Fig. 10: Single-molecule resolution detection of m⁶A reveals co-occurring m⁶A sites and those sites associated with alternative mRNA splicing.

a Schematic of a co-occurring pair of m⁶A sites. The reads mapped to a pair of m⁶A sites were classified into four groups (modified at both, only at the first, only at the second, and in neither of the sites), and the co-occurrence was examined by Fisher’s exact test. b An example of a co-occurring pair of m⁶A sites in SHQ1. The positions of the significantly co-occurring m⁶A sites are shown in red (top left) with m⁶A modification scores of individual reads, categorized into four groups as in a (bottom left). The fraction of reads belonging to each group and the fraction of modified reads at each site are shown (bottom left).
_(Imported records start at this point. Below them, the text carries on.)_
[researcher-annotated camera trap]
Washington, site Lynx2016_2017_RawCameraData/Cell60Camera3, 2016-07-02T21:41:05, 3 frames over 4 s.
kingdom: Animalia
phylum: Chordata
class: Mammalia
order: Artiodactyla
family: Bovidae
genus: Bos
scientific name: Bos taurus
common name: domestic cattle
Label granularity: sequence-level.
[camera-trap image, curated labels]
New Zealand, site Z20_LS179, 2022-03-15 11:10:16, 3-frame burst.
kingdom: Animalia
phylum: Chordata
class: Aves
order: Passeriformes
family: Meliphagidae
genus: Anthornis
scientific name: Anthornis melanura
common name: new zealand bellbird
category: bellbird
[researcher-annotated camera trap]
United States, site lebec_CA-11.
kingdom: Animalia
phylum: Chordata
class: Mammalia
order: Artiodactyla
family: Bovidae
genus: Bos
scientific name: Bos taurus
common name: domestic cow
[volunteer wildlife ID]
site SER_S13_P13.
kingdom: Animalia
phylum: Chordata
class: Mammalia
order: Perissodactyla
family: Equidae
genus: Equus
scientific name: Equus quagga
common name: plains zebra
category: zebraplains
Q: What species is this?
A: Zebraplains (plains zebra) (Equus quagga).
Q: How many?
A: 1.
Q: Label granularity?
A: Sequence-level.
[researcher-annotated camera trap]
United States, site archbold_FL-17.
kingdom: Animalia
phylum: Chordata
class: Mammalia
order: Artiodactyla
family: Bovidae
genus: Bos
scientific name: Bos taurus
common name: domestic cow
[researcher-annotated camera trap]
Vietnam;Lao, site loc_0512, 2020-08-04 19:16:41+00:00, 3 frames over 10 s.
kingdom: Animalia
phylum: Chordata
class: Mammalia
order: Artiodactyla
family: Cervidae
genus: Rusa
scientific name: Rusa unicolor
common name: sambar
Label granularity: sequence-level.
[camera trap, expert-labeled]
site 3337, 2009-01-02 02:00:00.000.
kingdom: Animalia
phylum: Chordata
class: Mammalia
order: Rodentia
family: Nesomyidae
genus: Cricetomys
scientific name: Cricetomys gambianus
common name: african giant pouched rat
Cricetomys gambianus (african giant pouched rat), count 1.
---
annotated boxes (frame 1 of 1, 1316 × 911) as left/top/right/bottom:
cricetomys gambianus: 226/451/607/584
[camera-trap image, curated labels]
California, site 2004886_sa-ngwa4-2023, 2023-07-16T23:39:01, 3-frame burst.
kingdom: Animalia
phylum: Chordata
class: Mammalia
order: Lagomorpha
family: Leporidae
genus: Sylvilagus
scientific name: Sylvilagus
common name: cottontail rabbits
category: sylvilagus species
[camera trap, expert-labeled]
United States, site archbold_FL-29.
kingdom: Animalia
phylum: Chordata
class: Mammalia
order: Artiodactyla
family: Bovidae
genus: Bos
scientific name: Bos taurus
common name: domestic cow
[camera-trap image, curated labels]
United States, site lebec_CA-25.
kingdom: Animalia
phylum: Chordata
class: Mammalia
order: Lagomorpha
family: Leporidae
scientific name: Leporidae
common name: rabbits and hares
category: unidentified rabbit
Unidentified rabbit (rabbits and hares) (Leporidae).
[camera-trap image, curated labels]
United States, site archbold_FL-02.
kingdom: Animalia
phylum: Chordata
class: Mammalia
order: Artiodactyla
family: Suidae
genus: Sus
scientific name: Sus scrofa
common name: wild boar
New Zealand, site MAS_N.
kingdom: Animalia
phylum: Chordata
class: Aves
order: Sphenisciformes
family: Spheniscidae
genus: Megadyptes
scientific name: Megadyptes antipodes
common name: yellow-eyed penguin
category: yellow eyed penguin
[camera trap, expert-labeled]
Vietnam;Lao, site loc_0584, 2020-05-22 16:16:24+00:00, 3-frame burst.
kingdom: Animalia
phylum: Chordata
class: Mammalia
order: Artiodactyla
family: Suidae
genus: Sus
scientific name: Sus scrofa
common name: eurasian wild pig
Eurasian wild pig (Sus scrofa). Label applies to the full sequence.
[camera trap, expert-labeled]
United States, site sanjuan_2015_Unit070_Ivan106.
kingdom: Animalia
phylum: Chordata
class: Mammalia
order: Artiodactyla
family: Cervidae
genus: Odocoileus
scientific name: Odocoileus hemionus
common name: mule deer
The numbers of reads classified based on modification status at the two co-occurring sites are shown (right) with the q-value from Fisher’s exact test with Benjamini-Hochberg correction. c Schematic of an exon skipping-associated m⁶A site. Each read was classified into either exon-included (yellow) or exon-skipped (green) group, and subsequently classified into either modified or unmodified group. The association between m⁶A and exon skipping was examined by Fisher’s exact test. d An example of an exon skipping-associated m⁶A site in TPT1. The read depth of the two types of isoforms generated by exon skipping is shown with the positions of m⁶A sites in red (top). The transcript structures are shown in the middle genomic track with the per-read m⁶A modification scores of individual reads, categorized as in (c) (bottom). 50 reads were randomly subsampled from each group, either exon-included (yellow) or exon-skipped (green), for visualization. The fractions of modified and unmodified reads in each type of isoforms are shown with the q-value from Fisher’s exact test with Benjamini-Hochberg correction.